As described above, according to the present invention, the time-dependent change in the oxygen concentration in the body of a subject is measured, and the change in the concentration is converted into a spectrum distribution on the frequency axis. Correlation data obtained based on the envelope of the spectrum distribution of changes in the oxygen concentration in the body in the psychological state of the subject to various external stimuli obtained in Since the psychological state of the specific subject is determined by comparing with the feature extraction data, it becomes possible to easily measure the human psychological state.

[Brief description of drawings]

FIG. 1 is a configuration diagram showing a schematic configuration of a psychological state measuring apparatus according to an embodiment of the present invention.

FIG. 2 is an explanatory diagram showing a data format of correlation data provided in advance in an analysis unit.

FIG. 3 is a diagram showing an example of experimental data showing that there is a correlation between a human psychological state and a body oxygen concentration.

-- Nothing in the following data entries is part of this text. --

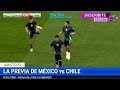 ✅ MEXICO vs CHILE 🏆 AMISTOSO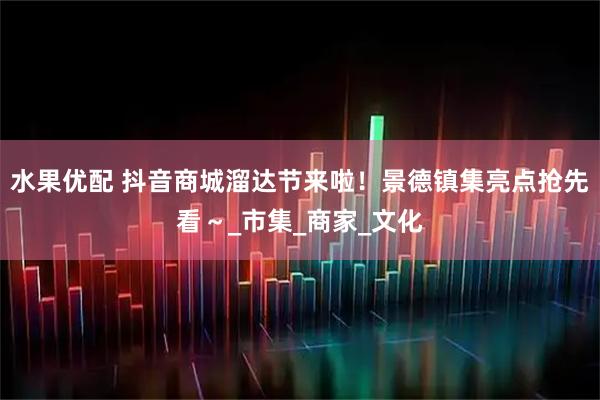 水果优配 抖音商城溜达节来啦！景德镇集亮点抢先看～_市集_商家_文化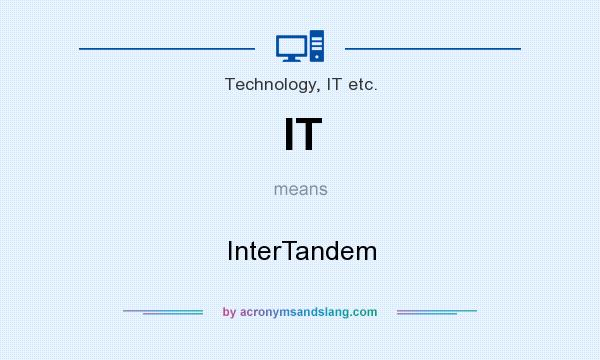 What does IT mean? It stands for InterTandem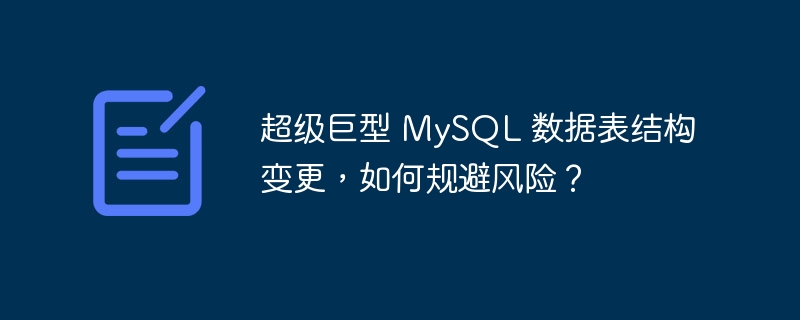 超级巨型 MySQL 数据表结构变更，如何规避风险？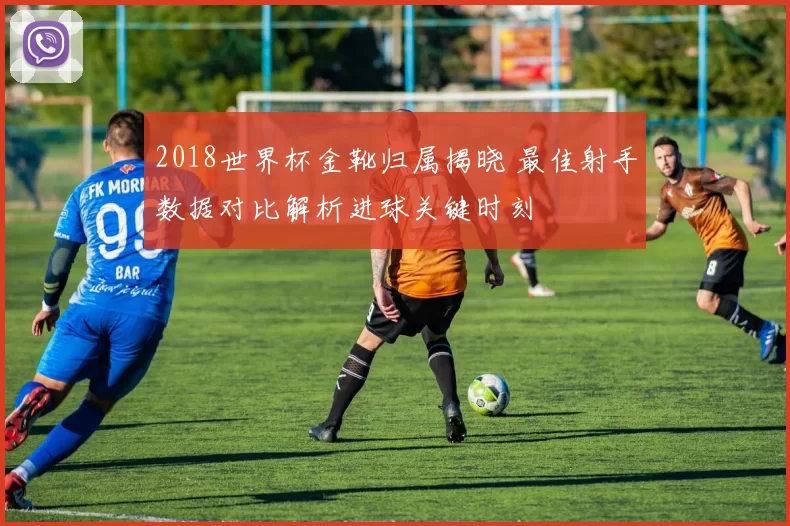 2018世界杯金靴归属揭晓 最佳射手数据对比解析进球关键时刻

FIG. 4 is a diagram showing another example of experimental data showing that there is a correlation between a human psychological state and a body oxygen concentration.

FIG. 5 is a diagram showing still another example of experimental data showing that there is a correlation between the human psychological state and the oxygen concentration in the body.

FIG. 6 is a diagram showing still another example of experimental data showing that there is a correlation between the human psychological state and the oxygen concentration in the body.

FIG. 7 is an explanatory diagram for explaining the principle of feature extraction and the principle of psychological state determination in the psychological state measuring apparatus of the embodiment.

[Explanation of symbols]

1 ... Multi-dimensional oxygen concentration measuring unit, 2 ... Light emitting unit, 3 ... Light receiving unit,
4 ... Signal processing unit, 5 ... Storage unit, 6 ... Illumination optical probe and light receiving optical probe, 7 ... Fourier transform unit, 8 ... Storage unit,
9 ... Analysis unit, 10 ... Control unit.

Claims (1)

[Claims] 1. A measuring means for irradiating light into the body of a subject and measuring a temporal change of oxygen concentration in the body based on a temporal change of transmitted light, and a temporal change of the oxygen concentration. A Fourier transform processing to obtain a spectrum distribution with respect to frequency, and a feature is extracted based on the envelope of the spectrum distribution. The feature-extracted data is used to change the oxygen concentration with respect to a preset psychological state. A psychological state measuring device, comprising: an analyzing unit that determines a psychological state by comparing the correlation data obtained based on the envelope curve of the spectrum distribution of FIG.